Comparative research is how evidence is generated to support or refute broad hypotheses (e.g., Pagel 1999). However, the foundations of such research must be solid if one is to arrive at the correct conclusions. Determining the external validity (the generalizability across situations/individuals/populations) of the building blocks of comparative data sets allows one to place appropriate caveats around the robustness of their conclusions (Steckler & McLeroy 2008).
In the current study, Alley and colleagues (2023) tackled the external validity of comparative research that relies on subjects who are either university students or participating in experiments via an online platform. They determined whether data from these two types of subjects have measurement equivalence - whether the same trait is measured in the same way across groups.
Although they use data from studies involved in the Many Labs replication project to evaluate this question, their results are of crucial importance to other comparative researchers whose data are generated from these two sources (students and online crowdsourcing). The authors show that these two types of subjects do not often have measurement equivalence, which is a warning to others to evaluate their experimental design to improve validity. They provide useful recommendations for researchers on how to to implement equivalence testing in their studies, and they facilitate the process by providing well annotated code that is openly available for others to use.
After one round of review and revision, the recommender judged that the manuscript met the Stage 2 criteria and awarded a positive recommendation.
DOI or URL of the report: https://doi.org/10.17605/OSF.IO/HT48Z
Version of the report: 1
Dear authors,
Congratulations on completing your study and finishing your Stage 2 article! The unexpected bumps that came up along the way were normal, and your solutions to the problems upheld the scientific integrity of the registered report - nice work. The same two reviewers who evaluated the Stage 1 came back to evaluate Stage 2, and both found that your manuscript meets the PCI RR Stage 2 criteria. I am ready to issue IPA after you revise per my and Nakagawa’s comments. Note that my comments are so minor that you do not need to address them if you feel they are not useful, but please do make sure to address Nakagawa’s comment.
To answer your question, there are no space constraints at PCI RR so you don’t need to move anything to supplementary material.
Here are my comments on the manuscript…
1) Results: I found it extremely useful that you clarified the size of the effects in relation to what your tests were powered for (e.g., “Item 1 (“I find satisfaction in deliberating hard for long hours”) was the only item above the cut-off for a medium effect, all others were small or negligible”). I noticed that some paragraphs discussed the a small effect being the cut-off, while others discussed a medium effect being the cut-off. It might be even clearer if you noted in each paragraph that the effect size cut-off related to the power/sensitivity/etc analyses you conducted at Stage 1 for each analysis, which is why it differed.
2) Discussion: “power in ME testing is impact by the strength of inter-item correlations” - change “impact” to “impacted”
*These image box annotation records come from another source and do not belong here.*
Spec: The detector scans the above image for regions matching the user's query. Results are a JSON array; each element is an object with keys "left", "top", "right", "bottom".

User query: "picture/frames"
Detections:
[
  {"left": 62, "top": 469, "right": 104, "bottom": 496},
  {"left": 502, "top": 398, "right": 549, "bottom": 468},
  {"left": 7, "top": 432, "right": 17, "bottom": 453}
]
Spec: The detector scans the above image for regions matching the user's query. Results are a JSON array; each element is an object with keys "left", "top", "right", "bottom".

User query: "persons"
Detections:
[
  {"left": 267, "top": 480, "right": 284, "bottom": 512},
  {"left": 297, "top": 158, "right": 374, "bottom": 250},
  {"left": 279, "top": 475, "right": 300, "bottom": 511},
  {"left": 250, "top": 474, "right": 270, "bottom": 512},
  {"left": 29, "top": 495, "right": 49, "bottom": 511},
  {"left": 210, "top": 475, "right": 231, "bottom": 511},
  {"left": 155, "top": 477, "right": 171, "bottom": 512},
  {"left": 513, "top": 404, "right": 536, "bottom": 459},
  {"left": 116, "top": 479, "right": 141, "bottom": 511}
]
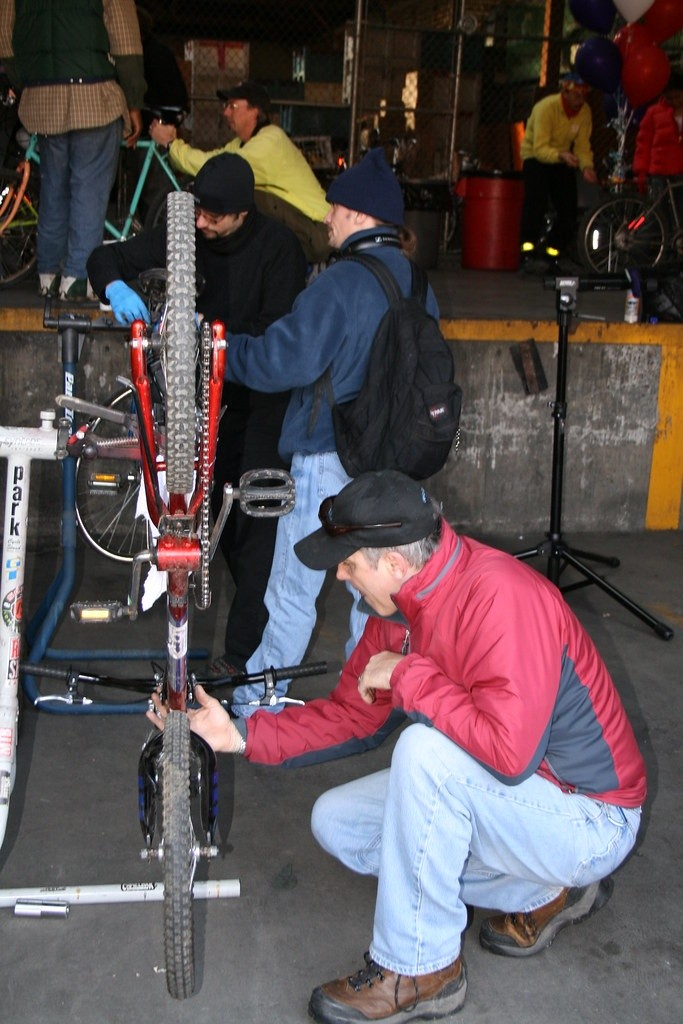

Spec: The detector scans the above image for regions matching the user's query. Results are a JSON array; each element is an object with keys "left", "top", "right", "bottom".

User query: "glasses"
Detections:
[
  {"left": 195, "top": 207, "right": 228, "bottom": 224},
  {"left": 318, "top": 495, "right": 402, "bottom": 538},
  {"left": 223, "top": 102, "right": 254, "bottom": 112}
]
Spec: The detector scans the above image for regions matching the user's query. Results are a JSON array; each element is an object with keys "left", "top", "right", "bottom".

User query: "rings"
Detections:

3) Discussion: “For this reason, researchers should not assume that different crowdsourced samples will be equivalent to each other, or even student samples collected in different settings”. Could you please clarify what “different settings” refers to? Different countries/languages/etc.?
4) Study design table: you could add a column to the right that shows your findings.
I'm looking forward to receiving your revision.
All my best,
Corina
2A. Whether the data are able to test the authors’ proposed hypotheses (or answer the proposed research question) by passing the approved outcome-neutral criteria, such as absence of floor and ceiling effects or success of positive controls or other quality checks.
Yes. The authors clearly outline when equivalence testing was unsuitable due to failing to find an appropriate anchor item, and also clearly discuss the pontential limits to the generalisability of their results.
2B. Whether the introduction, rationale and stated hypotheses (where applicable) are the same as the approved Stage 1 submission. This can be readily assessed by referring to the tracked-changes manuscript supplied by the authors. (Note that this is the DIRECT link to the tracked changes version: https://osf.io/download/hgku8/?direct%26mode=render)
Yes, the small number of tracked changes relate to changes of text or transparent and justified changes to the methods.
2C. Whether the authors adhered precisely to the registered study procedures.
As above, yes. In the occasion the authors added a criterion for determining configural equivalence after the Stage 1 process, this was clearly stated in the manuscript and was accompanied by a footnote to explain the nature of, and reason for, the deviation from the planned methodology. It was reported that this decision was made by an author blind to the results, that is appropriate.
2D. Where applicable, whether any unregistered exploratory analyses are justified, methodologically sound, and informative.
As above, yes.
2E. Whether the authors’ conclusions are justified given the evidence.
In my view, the author's have conducted a very thorough study that followed the Stage 1 approval. The conclusions that are justified by the evidence. The writing is of a very high standard throughout, and the discussion of the generalisability of their results is fully appropriate.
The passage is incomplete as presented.